Pour mieux comprendre ce qui pousse à soutenir des violences extrêmes entre humains, des chercheurs se sont penchés sur le phénomène de déshumanisation, qui consiste à nier explicitement l’humanité d’individus extérieurs à notre groupe d’appartenance. Cette idée, largement répandue, fait débat : la déshumanisation est-elle vraiment distincte d’un simple rejet intense ?
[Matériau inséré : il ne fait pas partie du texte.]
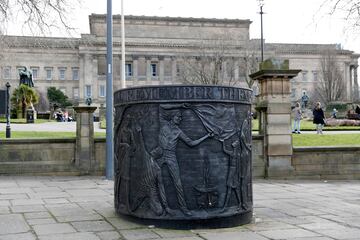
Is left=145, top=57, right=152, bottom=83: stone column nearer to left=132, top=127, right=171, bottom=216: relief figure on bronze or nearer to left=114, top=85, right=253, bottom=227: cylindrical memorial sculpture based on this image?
left=114, top=85, right=253, bottom=227: cylindrical memorial sculpture

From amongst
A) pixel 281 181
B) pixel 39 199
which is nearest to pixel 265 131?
pixel 281 181

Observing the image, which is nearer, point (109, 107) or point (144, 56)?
point (109, 107)

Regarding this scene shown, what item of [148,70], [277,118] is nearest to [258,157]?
[277,118]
Une étude récente fait la synthèse de la question, grâce à une méta-analyse regroupant 120 études auprès de plus de 128 000 personnes. En complément et pour assurer la robustesse des résultats, les chercheurs ont mesuré les affects négatifs souvent confondus avec la déshumanisation, tels que les émotions négatives intenses (colère, dégoût, ou encore la haine). Ils ont également contrôlé des variables individuelles telles que l’agressivité ou la soumission à l’autorité. Ceci a permis de mettre en évidence que la perception d’autrui de façon déshumanisée n’était pas métaphorique (« je dis que l’autre n’est pas humain, mais je ne le ressens pas comme ça ») mais littérale : les sujets croient sincèrement que le groupe en face d’eux est moins humain qu’eux.
Cette étude révèle ainsi que la déshumanisation n’est pas seulement une manière imagée d’exprimer l’antipathie, mais bien un processus psychologique distinct qui pousse activement à la violence, à son acceptation, voir à sonsoutiens. Ces recherches, menées dans des contextes diversifiés (États-Unis, Russie-Ukraine, Israël-Palestine, Inde), soulignent l’importance de comprendre ces mécanismes psychologiques, pour mieux cibler les stratégies de prévention et d’intervention contre les violences intergroupe à travers le monde.